Higher levels of taurine, a common amino acid found in energy drinks and protein-rich foods like shellfish and dark chicken meat, slowed down the aging process in animals according to a study published this week in Science.
How taurine impacts aging
The researchers found levels of taurine decrease with age in animals and in humans, so they examined how animals would respond to taurine supplementation as they age. The supplementation was associated with increased health and lifespan in mice and worms, and an increased healthspan in monkeys. The median lifespan of mice fed daily taurine supplements increased by between 10% to 12% compared to the control group, per the study.
While lifespan is one marker of aging, healthspan also determines the number of years lived free of disease burden.
“A meaningful anti-aging therapy should not only improve life span but also health span, the period of healthy living,” the researchers say.
To examine this, researchers measured the biological mechanisms behind aging—such as memory, organ strength, and inflammation—to determine how taurine supplementation affects overall health. The taurine-fed mice had improved brain, immune, and organ strength, among other metrics—influencing healthspan simultaneously, the researchers concluded.
“This identifies taurine deficiency as a driver of aging in these species,” the researchers write.
Should you increase your taurine intake?
Whether or not taurine supplementation affects humans’ health and lifespan is still unknown—including how much is safe to take.
This is especially important as the dose administered to mice was higher than the amount in typical supplements taken by people.

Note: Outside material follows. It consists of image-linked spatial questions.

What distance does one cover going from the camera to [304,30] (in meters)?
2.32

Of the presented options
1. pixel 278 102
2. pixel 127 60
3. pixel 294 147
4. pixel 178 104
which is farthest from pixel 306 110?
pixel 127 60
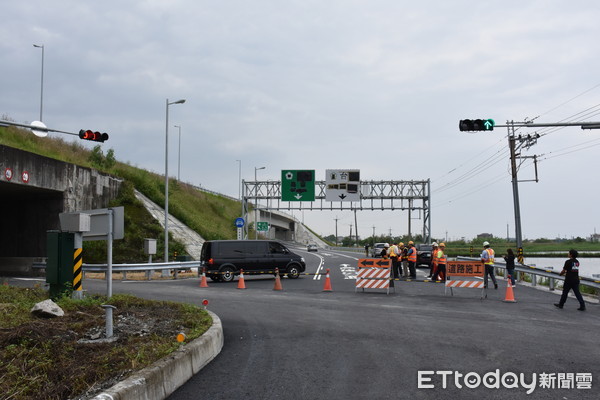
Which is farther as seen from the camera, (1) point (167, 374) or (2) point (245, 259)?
(2) point (245, 259)

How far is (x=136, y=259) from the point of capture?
31.6 metres

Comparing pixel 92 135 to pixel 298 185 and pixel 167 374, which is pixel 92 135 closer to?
pixel 167 374

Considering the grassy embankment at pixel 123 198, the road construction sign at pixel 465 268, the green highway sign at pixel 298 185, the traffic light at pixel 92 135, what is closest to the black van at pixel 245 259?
the traffic light at pixel 92 135

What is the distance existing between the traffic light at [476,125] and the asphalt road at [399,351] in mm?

The researchers, therefore, do not suggest any supplementation recommendations or changes to dietary patterns given the need for more rigorous research.
“Unfortunately these results are too preliminary to suggest that people should go out and start taking taurine supplements, and they especially shouldn’t start chugging energy drinks as a result,” says Andrew Steele, a biologist and author of Ageless: The new science of getting older without getting old. “Converting the dose used in mice to people suggests you’d need to drink about five a day to get a clinically useful amount of taurine, which could cause all kinds of side-effects due to other ingredients in these beverages.”
Researchers are now pushing for “long-term, well-controlled taurine supplementation trials that measure health span and life span as outcomes are required.”
Still, they highlight the potential for taurine to be a part of the aging conversation. Lower levels of taurine in people were associated with obesity and diabetes, and exercise correlated with higher levels of the micronutrient. It begs the question of how other lifestyle factors play into how this potentially age-friendly nutrient affects the length and quality of our later years.
“While aging is inevitable, we are learning more every day about the biological factors that contribute to the process,” says Dr. Scott Braunstein, an internal medicine and emergency medicine doctor and the national medical director at Sollis Health. “This study adds to the knowledge base, and definitely has exciting implications for human benefit, with more testing needed.”